→ PROBLEM TO WORK ON: In the entries below, find the line containing "Which one among". Copy it and all lines after it, exactly, through the end.

→ MATERIAL PROVIDED:

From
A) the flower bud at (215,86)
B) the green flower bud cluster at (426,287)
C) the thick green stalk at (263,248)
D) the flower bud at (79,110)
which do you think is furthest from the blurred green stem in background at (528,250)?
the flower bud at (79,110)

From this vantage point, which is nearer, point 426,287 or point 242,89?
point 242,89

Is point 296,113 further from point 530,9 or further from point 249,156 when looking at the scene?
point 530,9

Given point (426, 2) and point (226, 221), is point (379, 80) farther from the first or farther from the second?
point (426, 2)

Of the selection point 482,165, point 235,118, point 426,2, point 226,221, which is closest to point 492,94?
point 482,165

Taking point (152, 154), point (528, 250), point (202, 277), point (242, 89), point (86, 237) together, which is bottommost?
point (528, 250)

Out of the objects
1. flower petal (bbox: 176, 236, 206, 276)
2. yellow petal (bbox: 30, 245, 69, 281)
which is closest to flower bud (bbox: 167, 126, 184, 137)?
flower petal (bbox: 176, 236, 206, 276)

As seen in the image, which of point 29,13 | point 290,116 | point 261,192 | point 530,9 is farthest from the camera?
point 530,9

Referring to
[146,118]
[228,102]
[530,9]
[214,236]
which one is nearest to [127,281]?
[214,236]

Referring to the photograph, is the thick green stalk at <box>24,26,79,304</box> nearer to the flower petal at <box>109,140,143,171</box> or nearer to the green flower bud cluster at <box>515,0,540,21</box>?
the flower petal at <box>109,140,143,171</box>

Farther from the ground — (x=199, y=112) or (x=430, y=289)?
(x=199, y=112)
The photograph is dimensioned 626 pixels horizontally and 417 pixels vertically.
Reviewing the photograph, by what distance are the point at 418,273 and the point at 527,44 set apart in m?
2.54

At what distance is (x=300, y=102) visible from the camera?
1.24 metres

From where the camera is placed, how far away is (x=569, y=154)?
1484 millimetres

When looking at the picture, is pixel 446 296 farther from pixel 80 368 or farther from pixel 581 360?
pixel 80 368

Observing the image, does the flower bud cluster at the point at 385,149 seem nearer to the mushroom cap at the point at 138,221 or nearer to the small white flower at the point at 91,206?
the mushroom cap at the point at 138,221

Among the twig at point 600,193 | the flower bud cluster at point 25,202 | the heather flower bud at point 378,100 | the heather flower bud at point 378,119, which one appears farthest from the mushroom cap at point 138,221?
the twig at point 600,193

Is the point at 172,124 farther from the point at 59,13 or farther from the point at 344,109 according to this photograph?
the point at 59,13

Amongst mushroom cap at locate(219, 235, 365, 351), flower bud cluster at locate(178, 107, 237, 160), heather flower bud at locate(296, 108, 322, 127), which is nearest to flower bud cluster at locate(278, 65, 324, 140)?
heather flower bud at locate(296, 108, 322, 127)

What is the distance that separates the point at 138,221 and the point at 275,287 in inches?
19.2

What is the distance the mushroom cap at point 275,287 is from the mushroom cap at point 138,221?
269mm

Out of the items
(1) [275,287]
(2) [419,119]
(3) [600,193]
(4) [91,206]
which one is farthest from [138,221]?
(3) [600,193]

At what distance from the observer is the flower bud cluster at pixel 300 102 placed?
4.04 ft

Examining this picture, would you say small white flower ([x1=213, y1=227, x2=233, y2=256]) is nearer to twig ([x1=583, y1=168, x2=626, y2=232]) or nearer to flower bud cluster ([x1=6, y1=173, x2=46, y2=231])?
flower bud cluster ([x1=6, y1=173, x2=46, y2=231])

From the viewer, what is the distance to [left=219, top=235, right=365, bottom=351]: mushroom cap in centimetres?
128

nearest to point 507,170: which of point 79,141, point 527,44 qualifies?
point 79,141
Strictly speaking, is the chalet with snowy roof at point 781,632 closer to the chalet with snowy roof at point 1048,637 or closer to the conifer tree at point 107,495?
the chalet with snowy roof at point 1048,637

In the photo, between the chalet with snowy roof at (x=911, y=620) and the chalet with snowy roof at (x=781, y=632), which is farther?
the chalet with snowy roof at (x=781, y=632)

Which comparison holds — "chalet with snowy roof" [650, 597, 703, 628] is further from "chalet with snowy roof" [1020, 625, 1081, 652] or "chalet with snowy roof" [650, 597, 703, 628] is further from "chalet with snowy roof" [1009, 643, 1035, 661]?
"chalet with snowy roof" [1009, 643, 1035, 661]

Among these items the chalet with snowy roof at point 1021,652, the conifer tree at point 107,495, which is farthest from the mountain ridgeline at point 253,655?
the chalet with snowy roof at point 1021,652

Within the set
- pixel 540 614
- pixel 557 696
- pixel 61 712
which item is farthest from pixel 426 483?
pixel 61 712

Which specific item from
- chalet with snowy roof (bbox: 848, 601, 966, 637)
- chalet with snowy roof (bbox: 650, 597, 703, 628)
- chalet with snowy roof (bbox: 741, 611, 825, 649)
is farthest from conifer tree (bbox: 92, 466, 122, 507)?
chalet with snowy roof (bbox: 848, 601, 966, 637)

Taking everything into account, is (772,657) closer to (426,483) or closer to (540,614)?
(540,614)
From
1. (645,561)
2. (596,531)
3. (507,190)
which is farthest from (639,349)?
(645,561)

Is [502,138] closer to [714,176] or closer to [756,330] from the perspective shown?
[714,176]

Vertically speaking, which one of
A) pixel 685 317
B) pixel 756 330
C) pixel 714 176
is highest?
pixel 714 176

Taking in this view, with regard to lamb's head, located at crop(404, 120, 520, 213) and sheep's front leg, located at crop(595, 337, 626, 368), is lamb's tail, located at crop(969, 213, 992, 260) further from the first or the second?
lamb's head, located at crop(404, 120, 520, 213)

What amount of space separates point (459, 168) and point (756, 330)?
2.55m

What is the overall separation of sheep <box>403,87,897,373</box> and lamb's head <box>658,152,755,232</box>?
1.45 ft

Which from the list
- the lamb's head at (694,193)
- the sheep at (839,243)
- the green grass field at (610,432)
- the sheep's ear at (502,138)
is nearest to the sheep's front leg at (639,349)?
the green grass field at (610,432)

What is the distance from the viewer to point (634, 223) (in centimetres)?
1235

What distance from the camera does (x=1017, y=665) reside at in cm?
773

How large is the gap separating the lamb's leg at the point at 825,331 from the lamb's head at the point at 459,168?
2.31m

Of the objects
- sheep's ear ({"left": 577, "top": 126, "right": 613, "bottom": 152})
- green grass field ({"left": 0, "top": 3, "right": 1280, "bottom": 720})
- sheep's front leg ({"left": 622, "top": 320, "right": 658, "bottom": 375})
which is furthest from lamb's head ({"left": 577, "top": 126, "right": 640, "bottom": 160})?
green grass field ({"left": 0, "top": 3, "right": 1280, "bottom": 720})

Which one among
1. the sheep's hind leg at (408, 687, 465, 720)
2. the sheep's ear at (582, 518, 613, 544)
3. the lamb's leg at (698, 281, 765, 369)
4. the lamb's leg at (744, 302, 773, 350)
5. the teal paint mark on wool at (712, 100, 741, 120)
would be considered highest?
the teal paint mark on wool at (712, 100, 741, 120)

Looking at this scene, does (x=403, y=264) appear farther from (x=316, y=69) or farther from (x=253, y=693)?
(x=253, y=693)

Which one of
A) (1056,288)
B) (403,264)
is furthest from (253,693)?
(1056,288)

→ ANSWER TO THIS EXERCISE:
Which one among
1. the sheep's hind leg at (408, 687, 465, 720)
2. the sheep's ear at (582, 518, 613, 544)
3. the lamb's leg at (698, 281, 765, 369)
4. the lamb's leg at (744, 302, 773, 350)
5. the teal paint mark on wool at (712, 100, 741, 120)
would be considered highest?
the teal paint mark on wool at (712, 100, 741, 120)

Looking at this scene, does (x=403, y=264) appear farther from (x=316, y=69) or farther from (x=253, y=693)?
(x=253, y=693)

Which one of
A) (1056,288)
B) (403,264)
is furthest from (253,693)?
(1056,288)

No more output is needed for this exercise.